## How to complete this task:
For the records below, print the lines from the line with "The grasshopper's secret by Renate Stendhal" through the line with "Video Respon Aa" exactly as written; include both end lines and exclude the rest.

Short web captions
=====

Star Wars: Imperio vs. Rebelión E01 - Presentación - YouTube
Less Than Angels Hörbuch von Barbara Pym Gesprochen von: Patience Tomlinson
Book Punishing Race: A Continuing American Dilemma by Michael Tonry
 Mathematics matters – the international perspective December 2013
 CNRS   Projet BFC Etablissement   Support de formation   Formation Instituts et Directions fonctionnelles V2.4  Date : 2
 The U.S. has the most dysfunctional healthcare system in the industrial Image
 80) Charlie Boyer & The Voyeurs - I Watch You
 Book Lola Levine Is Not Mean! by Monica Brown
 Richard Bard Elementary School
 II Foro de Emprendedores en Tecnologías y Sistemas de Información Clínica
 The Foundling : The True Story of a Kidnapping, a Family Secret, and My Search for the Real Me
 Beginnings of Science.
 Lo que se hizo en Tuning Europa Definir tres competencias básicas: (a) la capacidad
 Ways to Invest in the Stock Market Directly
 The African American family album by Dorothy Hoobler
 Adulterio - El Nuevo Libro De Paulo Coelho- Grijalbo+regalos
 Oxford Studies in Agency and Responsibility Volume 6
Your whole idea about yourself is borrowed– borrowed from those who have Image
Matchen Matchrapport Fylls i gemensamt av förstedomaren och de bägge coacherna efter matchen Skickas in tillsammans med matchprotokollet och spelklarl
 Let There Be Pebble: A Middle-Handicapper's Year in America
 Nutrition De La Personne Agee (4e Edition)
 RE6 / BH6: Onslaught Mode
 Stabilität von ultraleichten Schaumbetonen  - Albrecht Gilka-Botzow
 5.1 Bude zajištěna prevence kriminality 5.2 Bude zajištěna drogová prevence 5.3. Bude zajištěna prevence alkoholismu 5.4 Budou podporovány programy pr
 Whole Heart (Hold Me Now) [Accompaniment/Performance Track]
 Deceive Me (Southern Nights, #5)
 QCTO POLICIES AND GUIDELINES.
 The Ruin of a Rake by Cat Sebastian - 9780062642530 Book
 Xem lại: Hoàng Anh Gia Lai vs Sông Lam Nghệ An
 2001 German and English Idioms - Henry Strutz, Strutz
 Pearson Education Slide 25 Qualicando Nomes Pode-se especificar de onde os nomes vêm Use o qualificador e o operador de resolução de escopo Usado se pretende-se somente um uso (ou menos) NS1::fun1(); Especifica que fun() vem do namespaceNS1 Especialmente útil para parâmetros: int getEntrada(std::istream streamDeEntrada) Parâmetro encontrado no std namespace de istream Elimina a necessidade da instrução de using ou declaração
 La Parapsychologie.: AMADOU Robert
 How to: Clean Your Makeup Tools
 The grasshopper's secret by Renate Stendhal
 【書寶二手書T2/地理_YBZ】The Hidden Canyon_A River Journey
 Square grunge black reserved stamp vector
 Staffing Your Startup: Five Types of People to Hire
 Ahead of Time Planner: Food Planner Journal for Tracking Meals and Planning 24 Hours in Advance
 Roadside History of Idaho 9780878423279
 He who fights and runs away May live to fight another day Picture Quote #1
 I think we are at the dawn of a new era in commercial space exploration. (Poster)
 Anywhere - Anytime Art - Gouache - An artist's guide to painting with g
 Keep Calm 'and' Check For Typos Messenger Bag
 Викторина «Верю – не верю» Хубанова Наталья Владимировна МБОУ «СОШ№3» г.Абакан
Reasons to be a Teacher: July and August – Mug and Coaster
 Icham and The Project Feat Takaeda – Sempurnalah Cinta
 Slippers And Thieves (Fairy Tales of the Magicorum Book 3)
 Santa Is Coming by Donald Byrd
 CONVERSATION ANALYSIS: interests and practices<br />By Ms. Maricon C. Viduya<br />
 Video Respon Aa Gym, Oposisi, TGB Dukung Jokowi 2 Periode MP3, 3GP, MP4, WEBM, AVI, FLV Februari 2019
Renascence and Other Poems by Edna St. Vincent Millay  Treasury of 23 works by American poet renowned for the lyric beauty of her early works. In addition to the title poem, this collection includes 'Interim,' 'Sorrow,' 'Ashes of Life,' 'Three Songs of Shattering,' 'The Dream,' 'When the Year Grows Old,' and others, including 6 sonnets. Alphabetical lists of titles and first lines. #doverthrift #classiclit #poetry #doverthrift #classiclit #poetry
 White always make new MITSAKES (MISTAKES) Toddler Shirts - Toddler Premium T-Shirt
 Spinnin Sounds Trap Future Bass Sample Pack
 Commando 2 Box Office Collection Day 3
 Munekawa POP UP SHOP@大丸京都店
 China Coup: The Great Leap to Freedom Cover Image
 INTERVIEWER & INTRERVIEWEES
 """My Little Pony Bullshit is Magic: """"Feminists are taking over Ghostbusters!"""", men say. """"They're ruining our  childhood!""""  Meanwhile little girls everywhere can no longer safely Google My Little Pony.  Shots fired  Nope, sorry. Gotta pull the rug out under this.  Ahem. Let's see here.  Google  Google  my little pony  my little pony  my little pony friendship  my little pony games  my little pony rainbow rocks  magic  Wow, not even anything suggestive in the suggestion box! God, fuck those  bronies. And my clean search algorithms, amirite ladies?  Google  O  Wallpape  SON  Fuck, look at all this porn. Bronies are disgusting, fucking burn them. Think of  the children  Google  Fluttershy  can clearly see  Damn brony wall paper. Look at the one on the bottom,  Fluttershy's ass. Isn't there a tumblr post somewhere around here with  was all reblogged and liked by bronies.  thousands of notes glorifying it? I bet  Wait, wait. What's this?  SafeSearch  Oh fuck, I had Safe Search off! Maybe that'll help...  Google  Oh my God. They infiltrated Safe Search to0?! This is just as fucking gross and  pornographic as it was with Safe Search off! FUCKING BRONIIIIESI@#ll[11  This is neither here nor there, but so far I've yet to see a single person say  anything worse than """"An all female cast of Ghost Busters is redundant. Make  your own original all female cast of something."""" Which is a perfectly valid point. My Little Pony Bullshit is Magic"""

=====

## Exercise answer:
 The grasshopper's secret by Renate Stendhal
 【書寶二手書T2/地理_YBZ】The Hidden Canyon_A River Journey
 Square grunge black reserved stamp vector
 Staffing Your Startup: Five Types of People to Hire
 Ahead of Time Planner: Food Planner Journal for Tracking Meals and Planning 24 Hours in Advance
 Roadside History of Idaho 9780878423279
 He who fights and runs away May live to fight another day Picture Quote #1
 I think we are at the dawn of a new era in commercial space exploration. (Poster)
 Anywhere - Anytime Art - Gouache - An artist's guide to painting with g
 Keep Calm 'and' Check For Typos Messenger Bag
 Викторина «Верю – не верю» Хубанова Наталья Владимировна МБОУ «СОШ№3» г.Абакан
Reasons to be a Teacher: July and August – Mug and Coaster
 Icham and The Project Feat Takaeda – Sempurnalah Cinta
 Slippers And Thieves (Fairy Tales of the Magicorum Book 3)
 Santa Is Coming by Donald Byrd
 CONVERSATION ANALYSIS: interests and practices<br />By Ms. Maricon C. Viduya<br />
 Video Respon Aa Gym, Oposisi, TGB Dukung Jokowi 2 Periode MP3, 3GP, MP4, WEBM, AVI, FLV Februari 2019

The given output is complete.